Once Lopez is out of the picture, Affleck’s acting does grunt through a couple of chin-ups. Whimpy chin-ups, but a marked improvement nonetheless. He’s actually quite engaging while being romanced by Tyler, and while letting loose during the aforementioned school play. And hey, when it’s time for quiet, seaside reflection to some somber Fleetwood Mac, nobody does brooding like Affleck. The main problem arises when he interacts with his daughter, near-constantly referring to himself in the third person:

“Daddy doesn’t want to watch Dirty Dancing again!”

“You’re the only girl Daddy takes on dates.”

“Daddy misses mommy.”

“Daddy should’ve humped Paltrow when he had the chance.”

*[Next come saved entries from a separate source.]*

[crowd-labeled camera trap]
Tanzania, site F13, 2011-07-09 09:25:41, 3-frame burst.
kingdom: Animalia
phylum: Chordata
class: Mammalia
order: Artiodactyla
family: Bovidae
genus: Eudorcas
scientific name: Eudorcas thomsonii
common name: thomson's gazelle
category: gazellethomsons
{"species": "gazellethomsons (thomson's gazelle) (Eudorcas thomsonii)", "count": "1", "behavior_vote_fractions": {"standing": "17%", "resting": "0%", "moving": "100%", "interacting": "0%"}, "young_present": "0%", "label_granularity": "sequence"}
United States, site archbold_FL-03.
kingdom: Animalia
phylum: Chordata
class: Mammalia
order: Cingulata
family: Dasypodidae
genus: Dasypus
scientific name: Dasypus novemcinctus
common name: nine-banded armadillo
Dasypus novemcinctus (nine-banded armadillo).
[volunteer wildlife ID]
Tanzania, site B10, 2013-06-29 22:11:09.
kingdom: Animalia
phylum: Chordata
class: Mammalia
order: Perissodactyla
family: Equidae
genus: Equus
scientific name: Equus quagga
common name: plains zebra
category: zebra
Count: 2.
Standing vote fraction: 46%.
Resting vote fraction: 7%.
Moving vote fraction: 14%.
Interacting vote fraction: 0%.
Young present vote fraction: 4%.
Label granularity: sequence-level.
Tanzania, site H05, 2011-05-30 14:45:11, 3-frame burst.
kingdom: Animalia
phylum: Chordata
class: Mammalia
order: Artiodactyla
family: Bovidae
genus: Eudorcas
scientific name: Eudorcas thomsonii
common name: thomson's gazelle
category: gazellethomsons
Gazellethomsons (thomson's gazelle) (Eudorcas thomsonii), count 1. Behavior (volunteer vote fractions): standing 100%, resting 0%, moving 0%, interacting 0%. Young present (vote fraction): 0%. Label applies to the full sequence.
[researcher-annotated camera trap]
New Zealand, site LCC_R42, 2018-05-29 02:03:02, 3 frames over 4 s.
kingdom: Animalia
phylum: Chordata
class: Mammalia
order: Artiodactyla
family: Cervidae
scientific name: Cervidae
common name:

Smith’s dialogue is typically too muddled with comp-201-vocab and dork-jargon for his actors to eviscerate it effectively. Here he streamlines things to mixed effectiveness. The subdued verbiage bodes well between Affleck and Tyler, but when it’s involving Ollie and Gertie (yeeesh, that name sucks), not only is it wooden and hammy, it’s also quickly grows annoying and creepy.

The fact that Jay and Silent Bob never appear and try to get Gertie high, probably angered Smith traditionalists, prompting countless centurial re-visitations of Mallrats, but what’s most disappointing about this movie is that is so utterly predictable and sappy. When Ollie tells Gertie that he’ll always be there for her because she’s the only thing that he was ever really good at, it’s the forehead slap heard round the world-wide-web. But then again, near the beginning of the movie, a bike messenger with a harelip tells Ollie not to wipe his baby’s ass back to front or she’ll get “crotch rot,” so there’s always that.